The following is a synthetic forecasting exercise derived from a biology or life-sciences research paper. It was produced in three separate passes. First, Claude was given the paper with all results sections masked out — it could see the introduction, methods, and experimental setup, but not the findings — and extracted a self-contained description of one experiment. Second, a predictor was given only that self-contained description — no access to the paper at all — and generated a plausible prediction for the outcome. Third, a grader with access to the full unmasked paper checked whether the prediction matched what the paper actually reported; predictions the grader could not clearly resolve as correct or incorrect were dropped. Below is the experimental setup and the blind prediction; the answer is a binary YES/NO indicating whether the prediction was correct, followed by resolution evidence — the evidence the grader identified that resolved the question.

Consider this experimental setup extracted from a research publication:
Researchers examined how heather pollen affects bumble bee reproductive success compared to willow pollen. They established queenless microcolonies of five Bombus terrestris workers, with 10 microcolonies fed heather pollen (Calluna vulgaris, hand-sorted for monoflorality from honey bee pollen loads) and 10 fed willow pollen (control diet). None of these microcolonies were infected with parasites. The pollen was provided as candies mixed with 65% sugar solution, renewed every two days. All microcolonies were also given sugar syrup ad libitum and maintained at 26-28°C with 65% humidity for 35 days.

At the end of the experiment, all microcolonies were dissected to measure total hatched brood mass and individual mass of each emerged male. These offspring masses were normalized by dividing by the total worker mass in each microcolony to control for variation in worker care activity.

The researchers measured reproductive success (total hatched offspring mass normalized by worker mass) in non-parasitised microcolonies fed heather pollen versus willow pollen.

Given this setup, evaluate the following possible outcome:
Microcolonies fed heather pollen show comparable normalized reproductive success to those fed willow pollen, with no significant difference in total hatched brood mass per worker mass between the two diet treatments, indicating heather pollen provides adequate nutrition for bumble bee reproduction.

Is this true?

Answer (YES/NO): NO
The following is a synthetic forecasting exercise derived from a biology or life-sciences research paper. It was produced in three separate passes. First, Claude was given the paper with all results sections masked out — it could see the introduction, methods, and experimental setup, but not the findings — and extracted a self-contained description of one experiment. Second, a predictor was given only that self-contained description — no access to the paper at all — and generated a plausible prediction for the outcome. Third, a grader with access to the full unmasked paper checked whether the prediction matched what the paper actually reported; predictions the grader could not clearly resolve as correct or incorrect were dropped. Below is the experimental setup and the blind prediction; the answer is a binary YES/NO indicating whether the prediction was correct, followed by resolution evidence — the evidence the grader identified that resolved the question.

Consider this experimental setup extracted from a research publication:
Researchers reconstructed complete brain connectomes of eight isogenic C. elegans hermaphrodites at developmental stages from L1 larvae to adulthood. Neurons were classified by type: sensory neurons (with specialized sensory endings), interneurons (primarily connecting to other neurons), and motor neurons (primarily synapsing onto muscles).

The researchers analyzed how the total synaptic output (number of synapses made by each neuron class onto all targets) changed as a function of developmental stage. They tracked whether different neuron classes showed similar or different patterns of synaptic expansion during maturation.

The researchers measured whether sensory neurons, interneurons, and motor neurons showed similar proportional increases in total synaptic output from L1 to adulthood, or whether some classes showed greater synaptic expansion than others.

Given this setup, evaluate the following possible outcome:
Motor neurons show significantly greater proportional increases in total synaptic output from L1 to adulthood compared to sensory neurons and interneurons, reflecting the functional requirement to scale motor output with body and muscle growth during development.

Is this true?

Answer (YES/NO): NO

# ASSIGNMENT:
Could you return the lines in the entries above that contain "greater"?

# RESULT OF THE TASK:
The researchers measured whether sensory neurons, interneurons, and motor neurons showed similar proportional increases in total synaptic output from L1 to adulthood, or whether some classes showed greater synaptic expansion than others.
Motor neurons show significantly greater proportional increases in total synaptic output from L1 to adulthood compared to sensory neurons and interneurons, reflecting the functional requirement to scale motor output with body and muscle growth during development.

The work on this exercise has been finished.